• [Extract to read]:
==*==
[GH-ISSUE #18412] feat: Add Automatic Memory Management and Garbage Collection for Vector Embedding Tasks #34118

Closed
opened 2026-04-25 08:03:02 -05:00 by GiteaMirror · 0 comments
Owner

Originally created by @Baireinhold on GitHub (Oct 18, 2025).
Original GitHub issue: https://github.com/open-webui/open-webui/issues/18412

Check Existing Issues

  • I have searched all existing open AND closed issues and discussions for similar requests. I have found none that is comparable to my request.

Problem Description

Problem Description
Currently, Open WebUI's vector embedding and retrieval pipeline lacks an automatic memory cleanup mechanism. When performing batch embedding or retrieval tasks, the Python process accumulates memory cumulatively without releasing temporary objects, buffers, or cached data after task completion. This design flaw makes batch operations impractical and degrades system performance over time.
Environment & Platform:
OS: macOS (native Python process)
Setup: Ollama deployed locally on macOS
Python Version: (Please specify your Python version)
Open WebUI Version: (Please specify your version)
Dependencies: Ollama vector model, requests library
Installation & Configuration Steps:

1. Install Ollama on macOS

Download from: https://ollama.ai

2. Pull a vector embedding model

ollama pull bge-m3

3. Verify Ollama is running

curl http://localhost:11434/api/tags

4. Install Open WebUI

pip install open-webui

5. Start Open WebUI

open-webui serve

6. Access via browser

http://localhost:8080

Exact Steps to Reproduce:
1.Open Activity Monitor (Cmd+Space → Activity Monitor)
2.Search for Python process running Open WebUI
3.Note initial memory usage (baseline)
4.Navigate to Open WebUI → Documents/Files
5.Upload a text document (example: any .txt or .pdf file)
6.Click "Embed and Store" or perform vector embedding task
7.Wait for task completion
8.Observe: Memory usage increases by X MB
9.Repeat Step 6-8 five times with different documents
10.Observe: Memory increases cumulatively (~X × 5 MB or more)
11.Check Python process in Activity Monitor → memory NOT released
12.Manual memory pressure release → Python process memory stays the same
13.Kill Python process in Activity Monitor → all memory instantly freed
14.Restart tasks → memory begins accumulating again (same cycle)
==*==
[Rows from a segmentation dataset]
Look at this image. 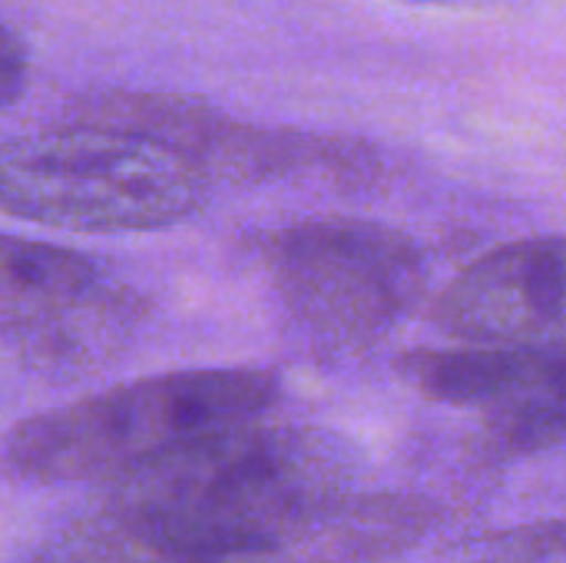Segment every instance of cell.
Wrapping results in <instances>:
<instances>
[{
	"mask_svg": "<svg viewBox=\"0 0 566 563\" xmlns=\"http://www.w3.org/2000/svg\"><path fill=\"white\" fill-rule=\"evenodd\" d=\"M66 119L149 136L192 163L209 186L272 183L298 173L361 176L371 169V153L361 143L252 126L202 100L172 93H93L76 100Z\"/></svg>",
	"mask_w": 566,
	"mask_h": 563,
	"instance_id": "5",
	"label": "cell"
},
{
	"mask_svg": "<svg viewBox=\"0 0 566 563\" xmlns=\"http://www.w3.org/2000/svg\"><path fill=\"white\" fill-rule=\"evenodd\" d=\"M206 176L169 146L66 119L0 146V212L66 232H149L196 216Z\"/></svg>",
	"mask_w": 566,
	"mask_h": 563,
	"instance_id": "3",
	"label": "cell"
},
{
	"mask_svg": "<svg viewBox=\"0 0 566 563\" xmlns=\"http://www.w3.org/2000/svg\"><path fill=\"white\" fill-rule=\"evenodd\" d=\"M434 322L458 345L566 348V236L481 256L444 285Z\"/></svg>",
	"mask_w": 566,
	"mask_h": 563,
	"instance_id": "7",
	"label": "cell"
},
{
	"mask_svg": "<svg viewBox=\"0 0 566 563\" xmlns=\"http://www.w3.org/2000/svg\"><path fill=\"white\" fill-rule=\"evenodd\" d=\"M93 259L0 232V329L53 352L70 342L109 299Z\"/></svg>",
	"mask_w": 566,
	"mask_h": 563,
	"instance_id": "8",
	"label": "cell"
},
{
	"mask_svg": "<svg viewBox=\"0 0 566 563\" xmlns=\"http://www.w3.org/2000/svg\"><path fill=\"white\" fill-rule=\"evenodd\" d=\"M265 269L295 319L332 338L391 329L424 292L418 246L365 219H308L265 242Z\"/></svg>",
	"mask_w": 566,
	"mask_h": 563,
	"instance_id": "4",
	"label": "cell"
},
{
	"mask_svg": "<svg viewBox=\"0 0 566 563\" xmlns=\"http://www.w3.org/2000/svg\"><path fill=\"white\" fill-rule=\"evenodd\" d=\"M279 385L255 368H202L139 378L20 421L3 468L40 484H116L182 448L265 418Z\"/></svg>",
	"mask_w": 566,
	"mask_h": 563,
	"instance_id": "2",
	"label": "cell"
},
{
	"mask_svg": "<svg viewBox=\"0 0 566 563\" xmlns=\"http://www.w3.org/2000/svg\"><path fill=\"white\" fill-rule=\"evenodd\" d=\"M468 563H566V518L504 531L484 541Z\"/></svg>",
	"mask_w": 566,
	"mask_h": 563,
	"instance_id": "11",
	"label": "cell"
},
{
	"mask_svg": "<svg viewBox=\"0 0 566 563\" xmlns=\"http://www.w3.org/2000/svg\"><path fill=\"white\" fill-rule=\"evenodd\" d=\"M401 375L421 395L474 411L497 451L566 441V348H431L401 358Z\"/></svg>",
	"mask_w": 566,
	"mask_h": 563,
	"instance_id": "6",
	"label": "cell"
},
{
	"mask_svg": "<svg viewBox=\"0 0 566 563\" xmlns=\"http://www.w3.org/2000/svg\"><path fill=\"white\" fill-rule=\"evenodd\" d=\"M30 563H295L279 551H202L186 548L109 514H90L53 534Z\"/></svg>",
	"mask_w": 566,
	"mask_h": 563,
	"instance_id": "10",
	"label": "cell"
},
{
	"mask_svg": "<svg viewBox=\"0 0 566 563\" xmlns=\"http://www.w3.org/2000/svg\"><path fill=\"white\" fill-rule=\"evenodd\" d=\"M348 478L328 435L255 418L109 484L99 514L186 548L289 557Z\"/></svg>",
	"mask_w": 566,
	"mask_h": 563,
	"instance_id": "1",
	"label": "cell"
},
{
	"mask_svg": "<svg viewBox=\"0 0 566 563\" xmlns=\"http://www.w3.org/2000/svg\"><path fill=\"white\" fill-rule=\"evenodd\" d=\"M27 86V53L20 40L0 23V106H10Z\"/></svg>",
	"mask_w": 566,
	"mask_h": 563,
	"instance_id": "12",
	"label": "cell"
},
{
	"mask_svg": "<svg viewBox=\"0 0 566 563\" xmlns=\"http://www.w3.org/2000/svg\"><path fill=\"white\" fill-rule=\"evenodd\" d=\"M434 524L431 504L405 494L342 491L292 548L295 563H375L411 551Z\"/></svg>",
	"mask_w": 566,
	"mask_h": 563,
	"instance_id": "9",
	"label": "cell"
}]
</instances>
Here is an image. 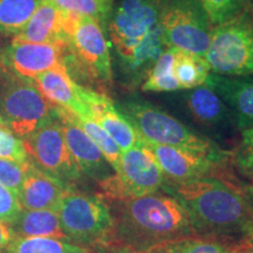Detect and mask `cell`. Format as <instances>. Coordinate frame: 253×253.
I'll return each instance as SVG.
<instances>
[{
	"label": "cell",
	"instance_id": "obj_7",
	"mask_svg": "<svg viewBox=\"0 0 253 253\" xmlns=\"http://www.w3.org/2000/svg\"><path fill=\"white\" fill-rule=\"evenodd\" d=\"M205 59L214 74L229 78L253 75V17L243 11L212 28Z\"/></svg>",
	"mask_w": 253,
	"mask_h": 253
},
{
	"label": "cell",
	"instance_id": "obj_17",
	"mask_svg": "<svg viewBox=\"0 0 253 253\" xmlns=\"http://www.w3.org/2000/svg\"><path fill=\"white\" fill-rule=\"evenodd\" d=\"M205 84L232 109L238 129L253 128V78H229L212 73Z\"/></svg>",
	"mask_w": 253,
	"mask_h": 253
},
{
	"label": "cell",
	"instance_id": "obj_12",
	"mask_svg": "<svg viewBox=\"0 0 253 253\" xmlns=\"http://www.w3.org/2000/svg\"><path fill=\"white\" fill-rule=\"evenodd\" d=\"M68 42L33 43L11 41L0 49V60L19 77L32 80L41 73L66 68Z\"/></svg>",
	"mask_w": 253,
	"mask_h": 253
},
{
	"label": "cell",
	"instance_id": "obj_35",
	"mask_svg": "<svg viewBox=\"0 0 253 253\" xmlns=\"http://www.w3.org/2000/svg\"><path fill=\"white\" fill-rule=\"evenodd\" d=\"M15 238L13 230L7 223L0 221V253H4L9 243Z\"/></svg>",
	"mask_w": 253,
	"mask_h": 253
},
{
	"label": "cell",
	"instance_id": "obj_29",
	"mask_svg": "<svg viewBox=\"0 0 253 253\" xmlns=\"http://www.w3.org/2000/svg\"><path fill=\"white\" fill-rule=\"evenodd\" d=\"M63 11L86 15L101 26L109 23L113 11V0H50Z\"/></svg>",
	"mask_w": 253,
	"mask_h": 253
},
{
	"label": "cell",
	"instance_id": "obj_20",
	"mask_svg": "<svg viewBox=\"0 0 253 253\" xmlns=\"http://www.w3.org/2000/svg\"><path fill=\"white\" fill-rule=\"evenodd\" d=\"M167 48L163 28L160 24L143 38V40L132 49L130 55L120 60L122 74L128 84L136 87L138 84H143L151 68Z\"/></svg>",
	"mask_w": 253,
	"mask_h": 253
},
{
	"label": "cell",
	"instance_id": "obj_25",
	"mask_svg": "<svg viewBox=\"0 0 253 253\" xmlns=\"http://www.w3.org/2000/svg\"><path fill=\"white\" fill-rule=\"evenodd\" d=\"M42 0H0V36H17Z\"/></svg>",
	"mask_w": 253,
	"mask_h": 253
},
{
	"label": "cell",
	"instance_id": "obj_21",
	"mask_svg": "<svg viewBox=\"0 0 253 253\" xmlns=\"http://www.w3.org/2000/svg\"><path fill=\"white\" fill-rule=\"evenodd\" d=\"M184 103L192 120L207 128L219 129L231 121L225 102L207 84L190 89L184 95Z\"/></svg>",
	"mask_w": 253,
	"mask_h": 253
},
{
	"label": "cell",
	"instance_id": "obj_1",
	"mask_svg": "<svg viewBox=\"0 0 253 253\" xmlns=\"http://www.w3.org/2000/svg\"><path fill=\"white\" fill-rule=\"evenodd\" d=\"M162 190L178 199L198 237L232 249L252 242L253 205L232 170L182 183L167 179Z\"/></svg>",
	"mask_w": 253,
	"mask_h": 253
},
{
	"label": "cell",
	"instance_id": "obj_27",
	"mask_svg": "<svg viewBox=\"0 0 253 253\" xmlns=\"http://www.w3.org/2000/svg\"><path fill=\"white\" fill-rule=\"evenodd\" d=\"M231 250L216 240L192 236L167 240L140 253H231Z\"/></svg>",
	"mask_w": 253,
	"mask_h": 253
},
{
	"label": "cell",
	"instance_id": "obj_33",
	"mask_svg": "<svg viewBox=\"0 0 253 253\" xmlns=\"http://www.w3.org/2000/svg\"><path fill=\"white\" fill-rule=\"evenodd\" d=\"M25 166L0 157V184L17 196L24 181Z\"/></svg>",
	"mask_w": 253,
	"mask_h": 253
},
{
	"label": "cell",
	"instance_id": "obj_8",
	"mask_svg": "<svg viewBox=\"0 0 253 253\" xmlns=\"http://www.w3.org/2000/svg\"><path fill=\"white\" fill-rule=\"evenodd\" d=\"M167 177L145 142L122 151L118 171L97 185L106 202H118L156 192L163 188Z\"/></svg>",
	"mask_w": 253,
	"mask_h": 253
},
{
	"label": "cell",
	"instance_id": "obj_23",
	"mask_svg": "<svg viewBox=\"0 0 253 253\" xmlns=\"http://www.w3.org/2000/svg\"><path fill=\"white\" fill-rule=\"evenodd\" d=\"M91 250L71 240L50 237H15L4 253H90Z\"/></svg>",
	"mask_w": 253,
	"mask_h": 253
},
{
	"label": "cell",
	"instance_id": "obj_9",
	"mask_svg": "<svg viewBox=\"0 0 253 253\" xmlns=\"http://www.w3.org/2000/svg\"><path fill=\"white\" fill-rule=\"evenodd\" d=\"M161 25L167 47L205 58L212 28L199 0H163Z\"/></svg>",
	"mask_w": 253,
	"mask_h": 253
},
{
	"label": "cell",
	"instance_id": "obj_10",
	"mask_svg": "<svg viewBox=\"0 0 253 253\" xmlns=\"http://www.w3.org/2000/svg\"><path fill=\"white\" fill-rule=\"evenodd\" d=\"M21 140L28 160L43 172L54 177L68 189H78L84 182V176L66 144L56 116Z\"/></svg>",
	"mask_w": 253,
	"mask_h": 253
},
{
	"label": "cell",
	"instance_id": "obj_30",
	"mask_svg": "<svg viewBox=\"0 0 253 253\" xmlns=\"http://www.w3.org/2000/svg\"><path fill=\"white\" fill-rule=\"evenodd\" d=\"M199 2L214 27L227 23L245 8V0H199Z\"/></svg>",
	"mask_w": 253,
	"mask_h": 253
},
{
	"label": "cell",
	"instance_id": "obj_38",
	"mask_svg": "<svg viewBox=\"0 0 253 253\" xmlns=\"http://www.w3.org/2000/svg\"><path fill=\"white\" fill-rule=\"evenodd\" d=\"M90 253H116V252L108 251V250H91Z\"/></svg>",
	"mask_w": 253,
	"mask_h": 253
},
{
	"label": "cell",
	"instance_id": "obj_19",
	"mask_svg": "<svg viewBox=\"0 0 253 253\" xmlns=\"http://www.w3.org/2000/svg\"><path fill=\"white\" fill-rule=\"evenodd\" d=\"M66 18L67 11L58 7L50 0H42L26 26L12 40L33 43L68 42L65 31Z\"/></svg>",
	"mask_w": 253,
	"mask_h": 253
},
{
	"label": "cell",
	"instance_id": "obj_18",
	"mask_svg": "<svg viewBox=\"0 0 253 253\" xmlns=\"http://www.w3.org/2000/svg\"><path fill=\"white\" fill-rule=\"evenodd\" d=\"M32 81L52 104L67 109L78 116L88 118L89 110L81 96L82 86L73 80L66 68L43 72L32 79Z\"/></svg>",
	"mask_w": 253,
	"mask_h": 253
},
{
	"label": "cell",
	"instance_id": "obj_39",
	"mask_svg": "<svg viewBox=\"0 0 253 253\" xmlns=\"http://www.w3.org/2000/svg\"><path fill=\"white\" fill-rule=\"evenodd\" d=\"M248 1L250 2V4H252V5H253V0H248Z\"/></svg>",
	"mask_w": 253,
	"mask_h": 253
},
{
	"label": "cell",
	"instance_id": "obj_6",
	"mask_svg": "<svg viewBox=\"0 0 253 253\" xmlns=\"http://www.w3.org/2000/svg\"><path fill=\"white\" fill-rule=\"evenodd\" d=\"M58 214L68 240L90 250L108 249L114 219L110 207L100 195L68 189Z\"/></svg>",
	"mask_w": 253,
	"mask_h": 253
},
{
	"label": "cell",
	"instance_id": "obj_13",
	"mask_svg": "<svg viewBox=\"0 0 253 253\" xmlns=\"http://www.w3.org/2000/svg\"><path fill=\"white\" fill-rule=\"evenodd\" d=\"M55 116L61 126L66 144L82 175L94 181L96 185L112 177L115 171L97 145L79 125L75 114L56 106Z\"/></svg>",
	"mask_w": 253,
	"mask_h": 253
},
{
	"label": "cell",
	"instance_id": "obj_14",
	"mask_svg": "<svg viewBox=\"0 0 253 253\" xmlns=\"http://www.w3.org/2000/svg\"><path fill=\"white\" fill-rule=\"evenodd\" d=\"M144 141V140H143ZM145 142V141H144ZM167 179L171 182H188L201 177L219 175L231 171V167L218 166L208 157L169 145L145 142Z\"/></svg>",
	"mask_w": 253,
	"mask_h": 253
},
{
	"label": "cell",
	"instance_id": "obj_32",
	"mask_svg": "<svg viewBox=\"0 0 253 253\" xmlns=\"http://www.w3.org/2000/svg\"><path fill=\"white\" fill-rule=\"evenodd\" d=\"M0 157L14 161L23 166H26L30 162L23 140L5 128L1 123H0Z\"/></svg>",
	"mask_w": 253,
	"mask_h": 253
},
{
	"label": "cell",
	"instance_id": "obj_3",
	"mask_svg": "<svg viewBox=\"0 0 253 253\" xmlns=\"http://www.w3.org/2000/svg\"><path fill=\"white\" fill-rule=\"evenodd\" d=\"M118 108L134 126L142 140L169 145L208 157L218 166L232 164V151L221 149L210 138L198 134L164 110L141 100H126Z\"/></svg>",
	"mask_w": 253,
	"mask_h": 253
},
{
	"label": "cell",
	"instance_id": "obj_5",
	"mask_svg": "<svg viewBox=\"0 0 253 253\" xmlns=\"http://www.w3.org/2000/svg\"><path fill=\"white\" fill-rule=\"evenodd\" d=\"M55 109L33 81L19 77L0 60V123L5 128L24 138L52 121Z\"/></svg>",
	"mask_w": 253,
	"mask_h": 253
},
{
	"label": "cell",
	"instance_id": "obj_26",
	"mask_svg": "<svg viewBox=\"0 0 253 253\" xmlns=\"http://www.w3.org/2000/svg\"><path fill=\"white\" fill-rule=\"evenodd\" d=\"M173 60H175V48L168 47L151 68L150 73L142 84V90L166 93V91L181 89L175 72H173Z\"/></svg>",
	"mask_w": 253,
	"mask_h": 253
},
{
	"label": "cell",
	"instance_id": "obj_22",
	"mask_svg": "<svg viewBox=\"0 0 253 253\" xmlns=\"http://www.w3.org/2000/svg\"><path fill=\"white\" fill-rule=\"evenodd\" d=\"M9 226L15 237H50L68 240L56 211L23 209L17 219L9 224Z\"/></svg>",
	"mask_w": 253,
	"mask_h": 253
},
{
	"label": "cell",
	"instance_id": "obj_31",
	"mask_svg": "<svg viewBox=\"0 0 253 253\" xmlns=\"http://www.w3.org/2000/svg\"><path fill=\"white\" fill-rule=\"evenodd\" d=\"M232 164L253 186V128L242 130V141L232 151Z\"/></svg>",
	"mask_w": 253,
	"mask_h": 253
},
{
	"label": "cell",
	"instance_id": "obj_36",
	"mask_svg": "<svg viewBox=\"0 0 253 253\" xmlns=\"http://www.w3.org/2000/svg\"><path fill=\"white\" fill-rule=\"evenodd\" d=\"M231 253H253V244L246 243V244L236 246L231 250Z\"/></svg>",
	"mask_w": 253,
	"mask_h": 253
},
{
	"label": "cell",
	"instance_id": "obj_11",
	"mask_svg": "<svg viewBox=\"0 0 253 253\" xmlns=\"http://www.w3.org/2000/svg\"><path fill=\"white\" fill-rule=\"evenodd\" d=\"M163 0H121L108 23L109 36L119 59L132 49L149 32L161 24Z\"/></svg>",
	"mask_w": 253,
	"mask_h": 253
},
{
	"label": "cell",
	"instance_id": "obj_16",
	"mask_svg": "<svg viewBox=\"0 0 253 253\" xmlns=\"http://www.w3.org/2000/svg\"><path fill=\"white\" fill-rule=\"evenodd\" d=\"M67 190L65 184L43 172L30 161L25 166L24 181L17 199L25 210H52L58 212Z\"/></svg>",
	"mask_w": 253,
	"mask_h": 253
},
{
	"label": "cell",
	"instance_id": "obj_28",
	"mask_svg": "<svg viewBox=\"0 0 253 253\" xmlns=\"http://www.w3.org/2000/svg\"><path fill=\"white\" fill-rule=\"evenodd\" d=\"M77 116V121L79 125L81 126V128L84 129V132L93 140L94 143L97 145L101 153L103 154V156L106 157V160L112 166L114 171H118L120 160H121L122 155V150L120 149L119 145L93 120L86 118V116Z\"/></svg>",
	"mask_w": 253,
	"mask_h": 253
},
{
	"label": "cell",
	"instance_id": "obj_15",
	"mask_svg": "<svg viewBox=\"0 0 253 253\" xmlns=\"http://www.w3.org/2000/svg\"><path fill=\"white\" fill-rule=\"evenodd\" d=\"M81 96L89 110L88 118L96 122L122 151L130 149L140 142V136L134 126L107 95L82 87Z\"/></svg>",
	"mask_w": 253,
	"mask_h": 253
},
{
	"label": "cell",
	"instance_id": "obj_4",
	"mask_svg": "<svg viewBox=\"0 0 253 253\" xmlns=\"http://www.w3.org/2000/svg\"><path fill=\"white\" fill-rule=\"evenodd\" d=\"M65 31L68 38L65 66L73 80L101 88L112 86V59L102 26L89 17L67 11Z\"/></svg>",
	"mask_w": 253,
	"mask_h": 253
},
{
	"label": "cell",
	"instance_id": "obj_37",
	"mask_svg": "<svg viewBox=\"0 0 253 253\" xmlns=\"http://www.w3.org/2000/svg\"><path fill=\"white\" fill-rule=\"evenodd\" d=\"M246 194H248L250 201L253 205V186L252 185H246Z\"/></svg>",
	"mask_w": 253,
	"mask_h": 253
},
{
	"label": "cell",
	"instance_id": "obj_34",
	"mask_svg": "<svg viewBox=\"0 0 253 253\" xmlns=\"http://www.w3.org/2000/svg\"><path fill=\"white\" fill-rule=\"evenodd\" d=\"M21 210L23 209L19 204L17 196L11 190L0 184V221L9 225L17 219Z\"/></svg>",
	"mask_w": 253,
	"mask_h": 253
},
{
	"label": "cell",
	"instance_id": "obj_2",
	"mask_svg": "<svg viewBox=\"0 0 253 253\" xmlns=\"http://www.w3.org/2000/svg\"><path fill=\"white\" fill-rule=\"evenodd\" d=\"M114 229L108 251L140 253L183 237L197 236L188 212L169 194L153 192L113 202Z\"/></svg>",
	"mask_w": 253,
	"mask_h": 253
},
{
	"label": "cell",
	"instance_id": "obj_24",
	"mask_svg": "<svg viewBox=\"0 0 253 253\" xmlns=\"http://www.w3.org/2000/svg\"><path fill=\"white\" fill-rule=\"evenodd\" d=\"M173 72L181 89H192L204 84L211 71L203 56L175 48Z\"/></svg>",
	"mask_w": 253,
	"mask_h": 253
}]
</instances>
==*==
• [Challenges]:
1/ Output the passage of the Open WebUI issue from "6. Access via" up to and including "memory usage (baseline)".
2/ Per the Open WebUI issue, what makes batch embedding and retrieval operations impractical?

• [Responses]:
1/
6. Access via browser

http://localhost:8080

Exact Steps to Reproduce:
1.Open Activity Monitor (Cmd+Space → Activity Monitor)
2.Search for Python process running Open WebUI
3.Note initial memory usage (baseline)

2/ The vector embedding and retrieval pipeline has no automatic memory cleanup. The Python process therefore keeps accumulating memory and does not release temporary objects, buffers, or cached data after each task completes. This degrades system performance over time.